TASK REQUIREMENTS
Copy everything from the line containing "Within the scene, is" down to the end of the records. Leave what is asked unchanged, but multiply each bounding-box coordinate in the answer by 2.05 and round to the nearest whole number, with halves rounded up.
------------------------------------------------------------
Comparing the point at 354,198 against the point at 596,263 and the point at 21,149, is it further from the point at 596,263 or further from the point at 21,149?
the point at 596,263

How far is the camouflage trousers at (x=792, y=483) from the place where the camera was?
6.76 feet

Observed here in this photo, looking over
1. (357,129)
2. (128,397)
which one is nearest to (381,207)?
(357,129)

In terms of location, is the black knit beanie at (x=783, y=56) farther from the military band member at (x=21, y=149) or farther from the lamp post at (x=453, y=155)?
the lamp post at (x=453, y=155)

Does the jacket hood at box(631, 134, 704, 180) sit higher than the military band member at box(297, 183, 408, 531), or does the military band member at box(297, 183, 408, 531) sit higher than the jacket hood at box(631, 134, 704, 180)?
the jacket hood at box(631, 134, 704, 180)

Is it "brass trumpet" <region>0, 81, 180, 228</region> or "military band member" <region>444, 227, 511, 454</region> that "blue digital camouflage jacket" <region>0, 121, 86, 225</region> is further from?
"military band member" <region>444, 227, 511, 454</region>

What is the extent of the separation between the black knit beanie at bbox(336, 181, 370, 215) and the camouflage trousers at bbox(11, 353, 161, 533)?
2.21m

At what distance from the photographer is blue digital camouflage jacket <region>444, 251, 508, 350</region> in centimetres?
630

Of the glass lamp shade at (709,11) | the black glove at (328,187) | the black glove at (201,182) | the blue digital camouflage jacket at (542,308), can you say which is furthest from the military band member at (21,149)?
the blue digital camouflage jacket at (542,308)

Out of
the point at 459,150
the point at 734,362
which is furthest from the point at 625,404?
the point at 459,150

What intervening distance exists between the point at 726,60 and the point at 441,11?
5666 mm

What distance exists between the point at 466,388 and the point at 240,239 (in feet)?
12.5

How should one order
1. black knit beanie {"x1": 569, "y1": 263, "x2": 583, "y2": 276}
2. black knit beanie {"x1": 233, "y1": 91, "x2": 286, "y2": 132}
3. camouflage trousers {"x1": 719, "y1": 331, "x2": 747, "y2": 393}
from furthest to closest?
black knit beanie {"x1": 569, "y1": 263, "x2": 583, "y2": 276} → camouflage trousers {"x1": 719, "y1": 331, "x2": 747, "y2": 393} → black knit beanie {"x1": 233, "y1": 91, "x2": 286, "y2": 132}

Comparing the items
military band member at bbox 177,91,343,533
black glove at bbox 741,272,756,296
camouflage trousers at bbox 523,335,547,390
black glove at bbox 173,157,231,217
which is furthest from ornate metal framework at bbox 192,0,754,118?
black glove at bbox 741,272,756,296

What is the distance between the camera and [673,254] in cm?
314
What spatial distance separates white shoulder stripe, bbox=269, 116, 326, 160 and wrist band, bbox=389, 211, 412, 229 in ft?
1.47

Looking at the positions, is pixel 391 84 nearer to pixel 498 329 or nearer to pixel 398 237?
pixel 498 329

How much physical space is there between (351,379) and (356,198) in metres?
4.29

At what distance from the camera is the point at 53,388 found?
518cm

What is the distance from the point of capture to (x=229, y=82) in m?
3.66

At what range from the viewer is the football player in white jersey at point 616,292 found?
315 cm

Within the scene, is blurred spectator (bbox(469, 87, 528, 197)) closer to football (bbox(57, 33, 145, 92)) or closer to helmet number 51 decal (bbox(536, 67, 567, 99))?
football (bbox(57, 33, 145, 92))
------------------------------------------------------------
FINISHED ANSWER
Within the scene, is blurred spectator (bbox(469, 87, 528, 197)) closer to football (bbox(57, 33, 145, 92)) or closer to helmet number 51 decal (bbox(536, 67, 567, 99))?
football (bbox(117, 68, 297, 189))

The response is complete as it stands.